Metformin is the most commonly prescribed drug for type 2 diabetes, prescribed to millions of Americans each year. A new study by researchers at the National Institutes of Health (NIH) published Diabetes care suggests that the drug may reduce the risk of developing Long COVID or post-acute sequelae of SARS-CoV-2 infection (PASC) in diabetics.

Metformin lowers blood sugar and is most commonly prescribed as a first-line treatment for type 2 diabetes. The drug is also prescribed off-label for weight loss and other metabolic disorders.

The new findings come from the ongoing RECOVER trial and build on results from a 2023 study that showed metformin reduced the risk of long-COVID disease by 40% in 1,300 overweight or obese adults. These participants were not diabetic.

75,000 adults examined

In the new studyThe authors wanted to see if this effect was also observed in patients taking metformin for diabetes. Previous studies have shown that people with type 2 diabetes are at higher risk of developing long COVID.

The researchers used electronic health records from two databases to compare 75,996 adults who took metformin for their type 2 diabetes with 13,336 records of patients who did not take metformin but took other diabetes medications. They analyzed data from 51,385 adults from the N3C dataset and 37,947 adults from the PCORnet dataset.

The outcomes were a long-COVID diagnosis or death within six months of a confirmed COVID-19 infection, as death precludes a diagnosis of PASC, the authors explained.

Overall, PASC diagnoses were identified in 1.7% of patients in the N3C dataset and 1.3% in the PCORnet set.

The hazard ratios for long COVID or death were different in each database. In N3C, the hazard ratio (HR) for death was 0.79 (95% confidence interval [CI]0.71 to 0.88), indicating a 21% lower long-COVID rate in metformin patients. In the PCORnet group, the HR for death or PASC was 0.87 (95% CI, 0.66 to 1.14), a 13% reduction.

The incidence of Long COVID by diagnosis code was 1.6% metformin versus 2.0% comparator (non-metformin) in the N3C and 2.1% metformin versus 2.5% comparator in the PCORnet. By phenotype, the incidence was 4.8% metformin versus 5.2% comparator in the N3C and 24.7% metformin versus 26.1% comparator in the PCORnet.

Mechanism of action unknown

The mechanism of action of metformin is still unknown.

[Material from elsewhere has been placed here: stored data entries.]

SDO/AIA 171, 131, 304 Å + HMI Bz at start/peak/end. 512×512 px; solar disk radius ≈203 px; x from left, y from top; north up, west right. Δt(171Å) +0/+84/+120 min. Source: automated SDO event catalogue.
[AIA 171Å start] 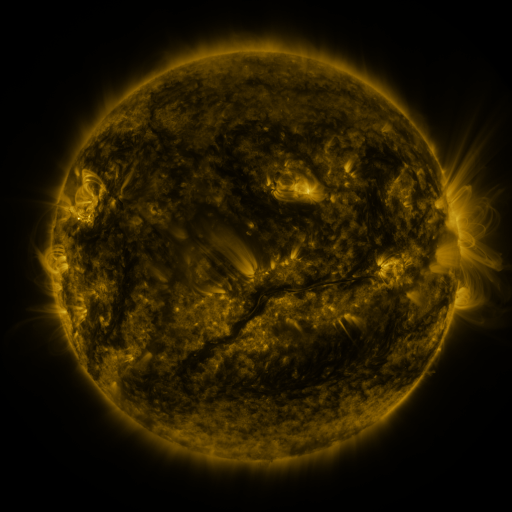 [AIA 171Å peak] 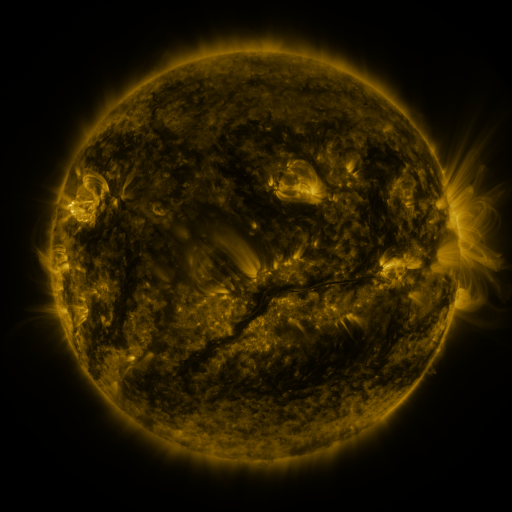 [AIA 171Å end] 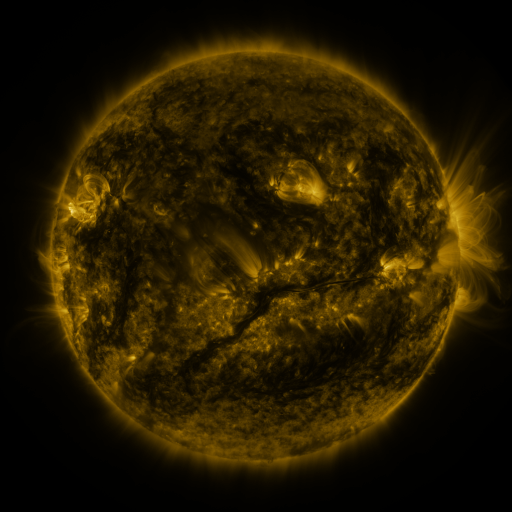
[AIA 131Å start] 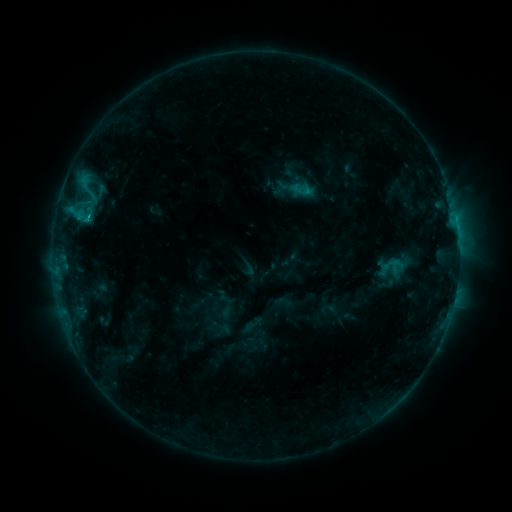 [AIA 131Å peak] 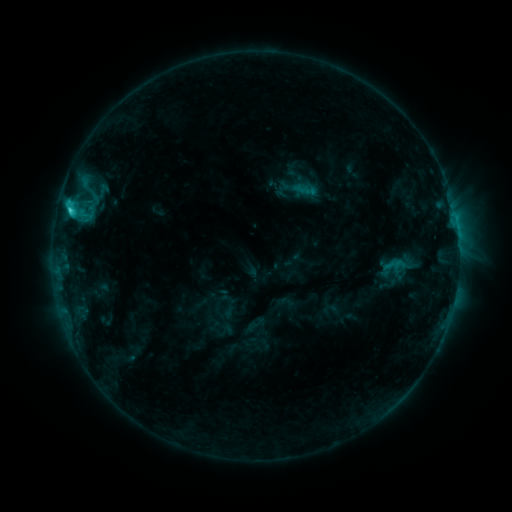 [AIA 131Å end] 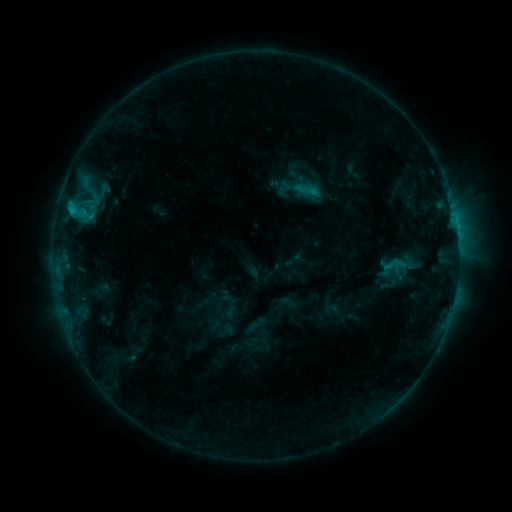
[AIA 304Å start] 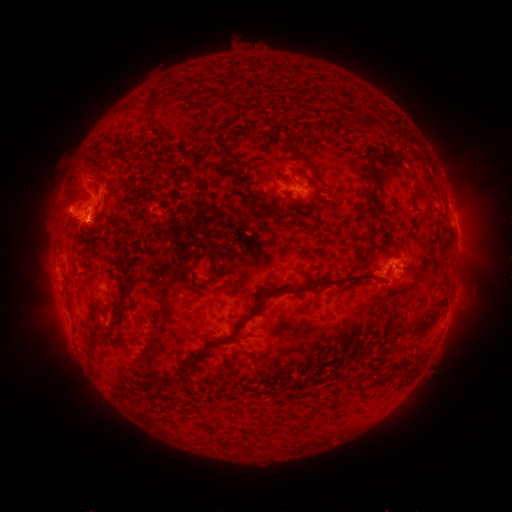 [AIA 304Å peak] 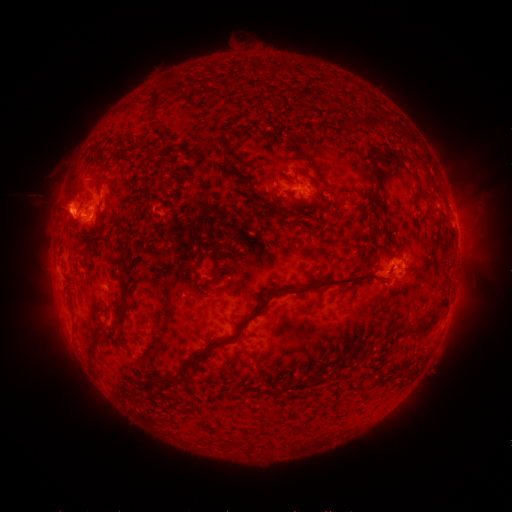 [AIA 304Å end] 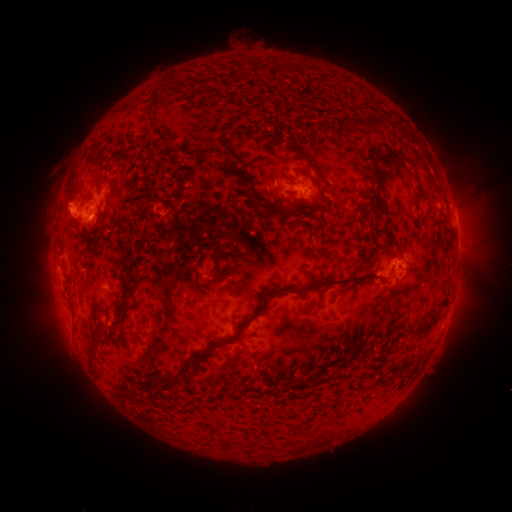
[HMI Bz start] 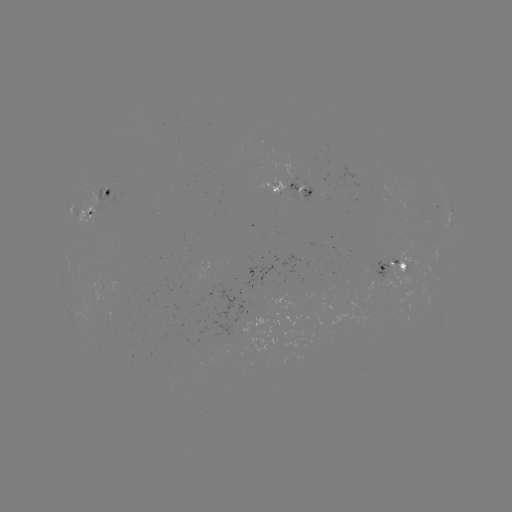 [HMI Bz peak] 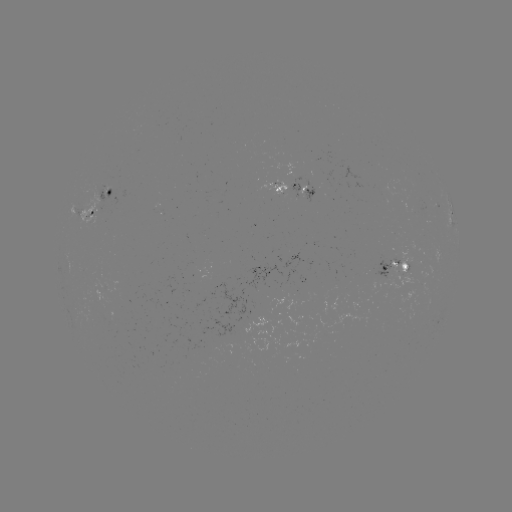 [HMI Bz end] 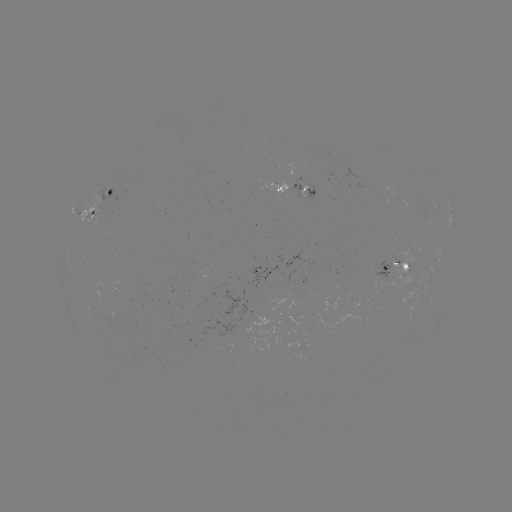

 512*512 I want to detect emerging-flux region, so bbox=[254, 181, 288, 196].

“In addition to its insulin-sensitizing effects, metformin fundamentally alters metabolism within a cell and may reduce PASC through several mechanisms, including attenuated inflammatory cascade, reduced viral persistence, and suppression of protein translation,” the authors said.

“These data support a modest beneficial effect of metformin on the chronic consequences of SARS-CoV-2 in people with diabetes,” the authors concluded.